(Data excerpts)
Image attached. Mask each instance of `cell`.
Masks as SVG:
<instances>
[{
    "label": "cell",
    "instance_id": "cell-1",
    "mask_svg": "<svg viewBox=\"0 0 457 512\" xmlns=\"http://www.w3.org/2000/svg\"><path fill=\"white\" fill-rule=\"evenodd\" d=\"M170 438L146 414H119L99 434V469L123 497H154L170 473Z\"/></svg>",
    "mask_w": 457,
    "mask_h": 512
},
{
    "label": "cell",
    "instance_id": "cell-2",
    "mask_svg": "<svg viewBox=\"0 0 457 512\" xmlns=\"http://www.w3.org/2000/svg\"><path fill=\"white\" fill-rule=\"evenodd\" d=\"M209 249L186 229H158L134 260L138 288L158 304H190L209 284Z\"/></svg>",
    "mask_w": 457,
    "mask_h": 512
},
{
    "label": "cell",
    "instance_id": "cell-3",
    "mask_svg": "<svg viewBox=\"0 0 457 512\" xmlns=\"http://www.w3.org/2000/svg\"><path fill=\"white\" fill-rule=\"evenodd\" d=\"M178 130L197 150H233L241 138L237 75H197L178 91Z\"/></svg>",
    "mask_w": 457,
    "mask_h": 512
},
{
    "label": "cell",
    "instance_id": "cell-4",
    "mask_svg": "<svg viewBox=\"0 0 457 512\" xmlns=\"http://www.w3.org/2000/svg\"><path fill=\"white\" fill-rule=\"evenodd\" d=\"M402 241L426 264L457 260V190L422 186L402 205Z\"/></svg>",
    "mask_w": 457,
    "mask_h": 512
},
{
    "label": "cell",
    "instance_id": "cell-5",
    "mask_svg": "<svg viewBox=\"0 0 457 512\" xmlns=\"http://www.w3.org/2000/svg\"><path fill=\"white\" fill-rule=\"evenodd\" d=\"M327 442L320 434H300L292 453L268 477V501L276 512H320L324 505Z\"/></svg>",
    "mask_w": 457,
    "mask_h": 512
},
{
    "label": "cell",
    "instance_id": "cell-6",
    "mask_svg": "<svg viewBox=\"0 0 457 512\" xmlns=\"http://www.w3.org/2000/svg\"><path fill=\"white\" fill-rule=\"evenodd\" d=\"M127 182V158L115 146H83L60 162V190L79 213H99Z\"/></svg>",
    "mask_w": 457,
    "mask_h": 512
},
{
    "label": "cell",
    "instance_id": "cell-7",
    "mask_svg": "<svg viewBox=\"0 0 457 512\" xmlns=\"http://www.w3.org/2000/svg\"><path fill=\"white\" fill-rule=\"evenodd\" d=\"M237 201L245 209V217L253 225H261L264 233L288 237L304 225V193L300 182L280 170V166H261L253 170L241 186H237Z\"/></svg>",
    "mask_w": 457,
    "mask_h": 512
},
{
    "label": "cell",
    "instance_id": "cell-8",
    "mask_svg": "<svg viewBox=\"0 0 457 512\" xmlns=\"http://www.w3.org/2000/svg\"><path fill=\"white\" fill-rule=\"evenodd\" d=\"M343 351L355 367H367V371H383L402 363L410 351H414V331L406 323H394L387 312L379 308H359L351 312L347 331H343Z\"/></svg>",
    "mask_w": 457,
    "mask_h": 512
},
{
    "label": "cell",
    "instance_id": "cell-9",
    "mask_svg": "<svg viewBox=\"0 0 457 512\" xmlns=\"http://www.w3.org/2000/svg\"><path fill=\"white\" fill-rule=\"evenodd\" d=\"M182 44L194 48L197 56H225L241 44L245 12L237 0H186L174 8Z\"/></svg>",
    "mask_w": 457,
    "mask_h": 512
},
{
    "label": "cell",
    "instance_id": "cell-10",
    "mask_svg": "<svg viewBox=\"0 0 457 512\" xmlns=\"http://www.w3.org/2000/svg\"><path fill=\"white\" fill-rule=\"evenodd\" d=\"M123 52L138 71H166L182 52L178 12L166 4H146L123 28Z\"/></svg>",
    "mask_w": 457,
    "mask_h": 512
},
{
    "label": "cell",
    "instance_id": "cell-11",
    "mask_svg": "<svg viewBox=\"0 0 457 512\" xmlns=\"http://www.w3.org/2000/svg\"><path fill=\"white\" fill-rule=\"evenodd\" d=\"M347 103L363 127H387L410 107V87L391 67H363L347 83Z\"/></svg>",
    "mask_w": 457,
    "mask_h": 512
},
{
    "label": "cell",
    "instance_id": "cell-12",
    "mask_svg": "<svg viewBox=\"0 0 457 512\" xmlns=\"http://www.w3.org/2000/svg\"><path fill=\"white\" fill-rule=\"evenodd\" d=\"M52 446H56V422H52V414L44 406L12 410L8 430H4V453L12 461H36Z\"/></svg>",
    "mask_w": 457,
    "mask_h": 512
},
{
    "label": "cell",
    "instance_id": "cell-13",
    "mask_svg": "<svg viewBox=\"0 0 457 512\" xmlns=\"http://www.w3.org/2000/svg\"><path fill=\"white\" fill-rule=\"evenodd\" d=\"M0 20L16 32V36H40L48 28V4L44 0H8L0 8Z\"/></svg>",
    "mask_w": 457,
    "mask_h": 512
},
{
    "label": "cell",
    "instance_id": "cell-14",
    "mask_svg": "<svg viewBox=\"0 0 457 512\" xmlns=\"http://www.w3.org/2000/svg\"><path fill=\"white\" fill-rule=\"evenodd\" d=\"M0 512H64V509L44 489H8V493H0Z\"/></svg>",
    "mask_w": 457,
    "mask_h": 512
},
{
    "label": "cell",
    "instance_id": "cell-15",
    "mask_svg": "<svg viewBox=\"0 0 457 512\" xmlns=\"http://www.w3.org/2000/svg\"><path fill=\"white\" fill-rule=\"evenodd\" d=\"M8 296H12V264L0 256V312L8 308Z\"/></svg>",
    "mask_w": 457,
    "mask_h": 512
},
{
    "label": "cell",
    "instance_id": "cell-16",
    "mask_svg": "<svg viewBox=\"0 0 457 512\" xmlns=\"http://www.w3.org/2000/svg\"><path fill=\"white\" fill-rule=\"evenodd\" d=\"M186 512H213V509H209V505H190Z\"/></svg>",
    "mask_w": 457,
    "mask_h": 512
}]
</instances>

**THE REQUEST:** Recast every line of the listing above as a Markdown table with the columns "Row" and "Line". Put a running row number in "Row" and the line itself in "Line", and omit blank lines.

**TASK SOLUTION:**
| Row | Line |
|---|---|
| 1 | Image attached. Mask each instance of `cell`. |
| 2 | Masks as SVG: |
| 3 | <instances> |
| 4 | [{ |
| 5 |     "label": "cell", |
| 6 |     "instance_id": "cell-1", |
| 7 |     "mask_svg": "<svg viewBox=\"0 0 457 512\" xmlns=\"http://www.w3.org/2000/svg\"><path fill=\"white\" fill-rule=\"evenodd\" d=\"M170 438L146 414H119L99 434V469L123 497H154L170 473Z\"/></svg>", |
| 8 |     "mask_w": 457, |
| 9 |     "mask_h": 512 |
| 10 | }, |
| 11 | { |
| 12 |     "label": "cell", |
| 13 |     "instance_id": "cell-2", |
| 14 |     "mask_svg": "<svg viewBox=\"0 0 457 512\" xmlns=\"http://www.w3.org/2000/svg\"><path fill=\"white\" fill-rule=\"evenodd\" d=\"M209 249L186 229H158L134 260L138 288L158 304H190L209 284Z\"/></svg>", |
| 15 |     "mask_w": 457, |
| 16 |     "mask_h": 512 |
| 17 | }, |
| 18 | { |
| 19 |     "label": "cell", |
| 20 |     "instance_id": "cell-3", |
| 21 |     "mask_svg": "<svg viewBox=\"0 0 457 512\" xmlns=\"http://www.w3.org/2000/svg\"><path fill=\"white\" fill-rule=\"evenodd\" d=\"M178 130L197 150H233L241 138L237 75H197L178 91Z\"/></svg>", |
| 22 |     "mask_w": 457, |
| 23 |     "mask_h": 512 |
| 24 | }, |
| 25 | { |
| 26 |     "label": "cell", |
| 27 |     "instance_id": "cell-4", |
| 28 |     "mask_svg": "<svg viewBox=\"0 0 457 512\" xmlns=\"http://www.w3.org/2000/svg\"><path fill=\"white\" fill-rule=\"evenodd\" d=\"M402 241L426 264L457 260V190L422 186L402 205Z\"/></svg>", |
| 29 |     "mask_w": 457, |
| 30 |     "mask_h": 512 |
| 31 | }, |
| 32 | { |
| 33 |     "label": "cell", |
| 34 |     "instance_id": "cell-5", |
| 35 |     "mask_svg": "<svg viewBox=\"0 0 457 512\" xmlns=\"http://www.w3.org/2000/svg\"><path fill=\"white\" fill-rule=\"evenodd\" d=\"M327 442L320 434H300L292 453L268 477V501L276 512H320L324 505Z\"/></svg>", |
| 36 |     "mask_w": 457, |
| 37 |     "mask_h": 512 |
| 38 | }, |
| 39 | { |
| 40 |     "label": "cell", |
| 41 |     "instance_id": "cell-6", |
| 42 |     "mask_svg": "<svg viewBox=\"0 0 457 512\" xmlns=\"http://www.w3.org/2000/svg\"><path fill=\"white\" fill-rule=\"evenodd\" d=\"M127 182V158L115 146H83L60 162V190L79 213H99Z\"/></svg>", |
| 43 |     "mask_w": 457, |
| 44 |     "mask_h": 512 |
| 45 | }, |
| 46 | { |
| 47 |     "label": "cell", |
| 48 |     "instance_id": "cell-7", |
| 49 |     "mask_svg": "<svg viewBox=\"0 0 457 512\" xmlns=\"http://www.w3.org/2000/svg\"><path fill=\"white\" fill-rule=\"evenodd\" d=\"M237 201L245 209V217L253 225H261L264 233L288 237L304 225V193L300 182L280 170V166H261L253 170L241 186H237Z\"/></svg>", |
| 50 |     "mask_w": 457, |
| 51 |     "mask_h": 512 |
| 52 | }, |
| 53 | { |
| 54 |     "label": "cell", |
| 55 |     "instance_id": "cell-8", |
| 56 |     "mask_svg": "<svg viewBox=\"0 0 457 512\" xmlns=\"http://www.w3.org/2000/svg\"><path fill=\"white\" fill-rule=\"evenodd\" d=\"M343 351L355 367H367V371H383L402 363L410 351H414V331L406 323H394L387 312L379 308H359L351 312L347 331H343Z\"/></svg>", |
| 57 |     "mask_w": 457, |
| 58 |     "mask_h": 512 |
| 59 | }, |
| 60 | { |
| 61 |     "label": "cell", |
| 62 |     "instance_id": "cell-9", |
| 63 |     "mask_svg": "<svg viewBox=\"0 0 457 512\" xmlns=\"http://www.w3.org/2000/svg\"><path fill=\"white\" fill-rule=\"evenodd\" d=\"M182 44L194 48L197 56H225L241 44L245 12L237 0H186L174 8Z\"/></svg>", |
| 64 |     "mask_w": 457, |
| 65 |     "mask_h": 512 |
| 66 | }, |
| 67 | { |
| 68 |     "label": "cell", |
| 69 |     "instance_id": "cell-10", |
| 70 |     "mask_svg": "<svg viewBox=\"0 0 457 512\" xmlns=\"http://www.w3.org/2000/svg\"><path fill=\"white\" fill-rule=\"evenodd\" d=\"M123 52L138 71H166L182 52L178 12L166 4H146L123 28Z\"/></svg>", |
| 71 |     "mask_w": 457, |
| 72 |     "mask_h": 512 |
| 73 | }, |
| 74 | { |
| 75 |     "label": "cell", |
| 76 |     "instance_id": "cell-11", |
| 77 |     "mask_svg": "<svg viewBox=\"0 0 457 512\" xmlns=\"http://www.w3.org/2000/svg\"><path fill=\"white\" fill-rule=\"evenodd\" d=\"M347 103L363 127H387L410 107V87L391 67H363L347 83Z\"/></svg>", |
| 78 |     "mask_w": 457, |
| 79 |     "mask_h": 512 |
| 80 | }, |
| 81 | { |
| 82 |     "label": "cell", |
| 83 |     "instance_id": "cell-12", |
| 84 |     "mask_svg": "<svg viewBox=\"0 0 457 512\" xmlns=\"http://www.w3.org/2000/svg\"><path fill=\"white\" fill-rule=\"evenodd\" d=\"M52 446H56V422H52V414L44 406L12 410L8 430H4V453L12 461H36Z\"/></svg>", |
| 85 |     "mask_w": 457, |
| 86 |     "mask_h": 512 |
| 87 | }, |
| 88 | { |
| 89 |     "label": "cell", |
| 90 |     "instance_id": "cell-13", |
| 91 |     "mask_svg": "<svg viewBox=\"0 0 457 512\" xmlns=\"http://www.w3.org/2000/svg\"><path fill=\"white\" fill-rule=\"evenodd\" d=\"M0 20L16 32V36H40L48 28V4L44 0H8L0 8Z\"/></svg>", |
| 92 |     "mask_w": 457, |
| 93 |     "mask_h": 512 |
| 94 | }, |
| 95 | { |
| 96 |     "label": "cell", |
| 97 |     "instance_id": "cell-14", |
| 98 |     "mask_svg": "<svg viewBox=\"0 0 457 512\" xmlns=\"http://www.w3.org/2000/svg\"><path fill=\"white\" fill-rule=\"evenodd\" d=\"M0 512H64V509L44 489H8V493H0Z\"/></svg>", |
| 99 |     "mask_w": 457, |
| 100 |     "mask_h": 512 |
| 101 | }, |
| 102 | { |
| 103 |     "label": "cell", |
| 104 |     "instance_id": "cell-15", |
| 105 |     "mask_svg": "<svg viewBox=\"0 0 457 512\" xmlns=\"http://www.w3.org/2000/svg\"><path fill=\"white\" fill-rule=\"evenodd\" d=\"M8 296H12V264L0 256V312L8 308Z\"/></svg>", |
| 106 |     "mask_w": 457, |
| 107 |     "mask_h": 512 |
| 108 | }, |
| 109 | { |
| 110 |     "label": "cell", |
| 111 |     "instance_id": "cell-16", |
| 112 |     "mask_svg": "<svg viewBox=\"0 0 457 512\" xmlns=\"http://www.w3.org/2000/svg\"><path fill=\"white\" fill-rule=\"evenodd\" d=\"M186 512H213V509H209V505H190Z\"/></svg>", |
| 113 |     "mask_w": 457, |
| 114 |     "mask_h": 512 |
| 115 | }] |
| 116 | </instances> |